Additionally, 88 percent said they wanted assistance with workplace wellness programs, but 56 percent said their broker was “not delivering to their expectations.” And, while 65 percent of employers want brokers to help them develop employee handbooks, 85 percent said their broker is not doing a satisfactory job.

There is a disconnect between how the brokers believe service distinguishes them and the way that employers feel they are being serviced, said Dave O’Brien, Zywave’s chief executive officer.

“That speaks to the discovery process many brokers have when they are courting prospective clients,” O’Brien said. “They tell them about the history of the firm and about their people, but in reality, they should be asking employers about their own histories, problems, and what they may need from the broker.”

The brokers that ask these kinds of questions up-front, and then periodically check with clients to see if they are meeting their needs, stand to beat out competitors as employers increasingly seek greater guidance, he said.

Smaller brokers may not be able to provide these additional services on their own, but they can leverage technology to offer services similar to those of larger brokers, he said.

Kelly Hagan, director of operations, employee benefits at Assured Neace Lukens in Louisville, Ky., said that brokers “should be making a concerted effort to get information” to employers.

==========

• Required tasks:
[a] Answer these questions from the passage on employer views of broker service:
(i) What percentage of employers want brokers to help them develop employee handbooks?
(ii) What is Dave O'Brien's position at Zywave?
(iii) According to O'Brien, what can smaller brokers leverage to offer services similar to those of larger brokers?
[b] Continue the passage on employer views of broker service from its final sentence.

• Information shown:

==========

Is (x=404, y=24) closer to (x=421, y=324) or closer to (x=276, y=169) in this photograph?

==========

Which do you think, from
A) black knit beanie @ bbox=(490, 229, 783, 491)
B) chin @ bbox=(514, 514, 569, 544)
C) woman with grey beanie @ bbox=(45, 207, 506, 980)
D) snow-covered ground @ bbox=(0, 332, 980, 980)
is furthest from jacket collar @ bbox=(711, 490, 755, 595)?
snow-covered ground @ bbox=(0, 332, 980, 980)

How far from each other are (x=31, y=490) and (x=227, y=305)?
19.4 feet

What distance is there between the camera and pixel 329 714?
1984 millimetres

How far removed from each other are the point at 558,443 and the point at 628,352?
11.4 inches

==========

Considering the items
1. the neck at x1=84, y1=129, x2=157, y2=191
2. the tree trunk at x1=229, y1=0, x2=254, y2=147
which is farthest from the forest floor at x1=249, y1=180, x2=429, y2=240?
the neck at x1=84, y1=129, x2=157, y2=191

==========

• Answers to the tasks:
[a]
(i) 65 percent
(ii) Chief executive officer
(iii) Technology

[b]
“For smaller employers, the person handling benefits is often wearing multiple hats and has limited time to work on benefits on a day-to-day basis,” Hagan said. “So I do think it’s incumbent upon us to make sure that clients understand that we can provide resources to them, though sometimes with time constraints or business priorities, they may not always avail themselves to those services.”

Some clients don’t know how to ask for what they need, said Denise Ashford, vice president at Sweet & Baker Insurance Brokers in San Francisco.

“Sometimes brokers have the best intentions, but in fact, we don’t take the time to actually speak with the clients to diagnose what they are lacking, and that can send us down that rabbit hole of offering services they don’t need or care about,” said Ashford, who has surveyed clients to better target their needs.

Other survey results include:

• Nearly six in 10 (59 percent) employers are unsatisfied with the information they receive that could help reduce the frequency and expense of claims.

• Nearly two-thirds (63 percent) of employers are unsatisfied with their current broker’s assistance in creating benefit statements.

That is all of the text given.